A few months ago, in March 2023, when resolving the contradiction of criteria 413/2022, the Second Chamber of the Supreme Court of Justice of the Nation (List of Communications ((scjn.gob.mx)) ruled that based on the interpretation of articles 1, 1-B, 5, 17, and 18 of the Value Added Tax Law (LIVA), compensation, applicable in civil matters, is not a form of VAT payment, nor does it give rise to a request for a refund of the favorable balance or tax credit. Compensation only determines when the VAT obligation arises, but it does not generate its credit, as the VAT must have been effectively paid to the tax authority for that purpose.
Likewise, it was determined that, according to the provisions of tax laws, compensation only occurs in the relationships between taxpayers and the tax authority, not between taxpayers themselves, since Article 2192, section VIII, of the Federal Civil Code establishes that the offsetting of tax debts is not allowed. Therefore, civil compensation is a way of determining when the consideration for services rendered and the obligation to pay the tax are effectively understood as received, but it does not serve to pay the tax. In that sense, it should not be argued or considered that civil compensation is a form of VAT payment, as it would equate to confusing the moment when the obligation to pay the tax arises with the extinction or conclusion of that same obligation. In other words, it would be leaving it to the discretion of individuals providing independent services to extinguish the obligation to pay VAT through civil compensation, which, as mentioned earlier, is prohibited by the Federal Civil Code.
In this regard, it was resolved that the criterion to be upheld as jurisprudence is thesis number 2a./J. 19/2023 (11a.), under the heading “Value Added Tax.
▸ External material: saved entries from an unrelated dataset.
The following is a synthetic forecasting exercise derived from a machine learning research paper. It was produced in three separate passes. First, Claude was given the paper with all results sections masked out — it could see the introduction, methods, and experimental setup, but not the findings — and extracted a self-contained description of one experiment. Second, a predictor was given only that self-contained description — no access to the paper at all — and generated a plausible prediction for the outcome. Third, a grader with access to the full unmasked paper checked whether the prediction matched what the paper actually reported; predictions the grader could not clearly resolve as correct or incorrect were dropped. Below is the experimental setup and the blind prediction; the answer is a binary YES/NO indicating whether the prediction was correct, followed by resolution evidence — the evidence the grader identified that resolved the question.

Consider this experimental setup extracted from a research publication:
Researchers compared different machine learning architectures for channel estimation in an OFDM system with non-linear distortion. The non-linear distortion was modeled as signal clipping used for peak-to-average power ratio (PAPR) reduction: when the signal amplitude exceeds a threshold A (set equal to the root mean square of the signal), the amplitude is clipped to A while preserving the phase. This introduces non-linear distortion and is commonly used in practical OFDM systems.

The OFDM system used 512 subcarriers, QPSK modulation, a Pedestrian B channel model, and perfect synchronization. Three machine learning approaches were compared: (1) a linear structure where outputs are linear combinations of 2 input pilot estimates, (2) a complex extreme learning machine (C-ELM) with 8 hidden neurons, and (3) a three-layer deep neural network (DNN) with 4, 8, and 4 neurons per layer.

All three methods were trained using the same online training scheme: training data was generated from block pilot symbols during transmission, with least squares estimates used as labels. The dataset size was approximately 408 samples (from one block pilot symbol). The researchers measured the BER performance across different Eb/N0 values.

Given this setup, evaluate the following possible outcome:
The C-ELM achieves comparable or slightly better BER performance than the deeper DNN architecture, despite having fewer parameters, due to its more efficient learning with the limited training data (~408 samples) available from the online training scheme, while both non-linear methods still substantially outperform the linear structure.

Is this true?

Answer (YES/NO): NO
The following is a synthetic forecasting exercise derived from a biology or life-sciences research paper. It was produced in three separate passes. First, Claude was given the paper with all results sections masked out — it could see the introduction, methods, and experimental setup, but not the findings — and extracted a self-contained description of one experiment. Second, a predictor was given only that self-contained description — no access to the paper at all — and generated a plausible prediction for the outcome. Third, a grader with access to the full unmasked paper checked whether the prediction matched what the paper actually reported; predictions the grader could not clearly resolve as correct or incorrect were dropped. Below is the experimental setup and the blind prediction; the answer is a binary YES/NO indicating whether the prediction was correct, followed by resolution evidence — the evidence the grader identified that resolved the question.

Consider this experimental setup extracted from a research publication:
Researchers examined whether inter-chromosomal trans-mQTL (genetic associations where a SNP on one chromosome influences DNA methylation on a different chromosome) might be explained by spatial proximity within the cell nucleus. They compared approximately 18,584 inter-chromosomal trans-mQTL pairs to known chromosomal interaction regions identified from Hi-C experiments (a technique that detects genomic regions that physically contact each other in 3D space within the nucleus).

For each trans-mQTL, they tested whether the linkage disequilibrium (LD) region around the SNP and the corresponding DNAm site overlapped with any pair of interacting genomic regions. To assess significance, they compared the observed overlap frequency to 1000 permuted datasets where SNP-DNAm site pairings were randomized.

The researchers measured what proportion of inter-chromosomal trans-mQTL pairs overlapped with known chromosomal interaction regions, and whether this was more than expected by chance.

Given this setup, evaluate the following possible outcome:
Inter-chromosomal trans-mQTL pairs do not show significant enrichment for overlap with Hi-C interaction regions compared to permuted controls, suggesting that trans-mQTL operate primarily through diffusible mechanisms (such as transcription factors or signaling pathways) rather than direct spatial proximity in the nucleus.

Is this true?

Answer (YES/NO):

Civil Compensation is not a means of payment nor does it give rise to a request for a refund of the favorable balance or tax credit (Legislation in force in the 2019 and 2020 fiscal years),” published on Friday, May 12, 2023, in the Judicial Weekly of the Federation and, consequently, it is considered mandatory from Monday, May 15, 2023. Detail – Thesis – 2026404 (scjn.gob.mx), for all jurisdictional bodies in matters or controversies on this subject.
From the aforementioned criterion, it is understood that the judicial body considers that the primary or principal debt is the civil one, and that the tax is a fiscal debt that is not covered by compensation. Therefore, the taxpayer must pay the tax to the tax authority, without taking into account the transfer of the tax and, in some cases, the debtor owes the creditor a global or total debt that includes the tax. However, as mentioned, the jurisprudence already exists and is mandatory, so it is important to take it into account and, if necessary, avoid compensation transactions that credit or transfer VAT. Under the understanding that jurisprudence can be invoked and applied, the tax authority may reject refunds granted without exercising verification powers, in addition to making observations regarding the determinable VAT in monthly payments. Furthermore, if it were to deny the creditable VAT, it may also seek to reject income tax deductions related to said VAT.
No VAT crediting in liability capitalization.
Similarly, on May 12, 2023, the isolated thesis of the Tenth Collegiate Court in Administrative Matters of the First Circuit was published in the Judicial Weekly of the Federation, determining that for the admissibility of VAT crediting and refund of the favorable balance, the tax must be paid in cash, bank transfer, or check, which is also fulfilled when the tax is declared and paid to the tax authority, without authorizing the payment of the tax through the capitalization of liability or debts by issuing shares, as this is not authorized by Article 1-B of the LIVA. In this sense, if the intention is to cover the tax by issuing shares, it does not meet the requirements to be considered effectively paid, and therefore, the refund of the favorable balance that may be generated or its crediting does not apply. Thesis: I.10o.A.21 A (11a.) (scjn.gob.mx)
Regarding this, it is necessary to consider that the cited criterion is an isolated thesis and not jurisprudence, so while it is true that it is not a mandatory criterion, it also guides jurisdictional bodies in matters or controversies on the subject and they can apply it as long as there are no contrary mandatory criteria.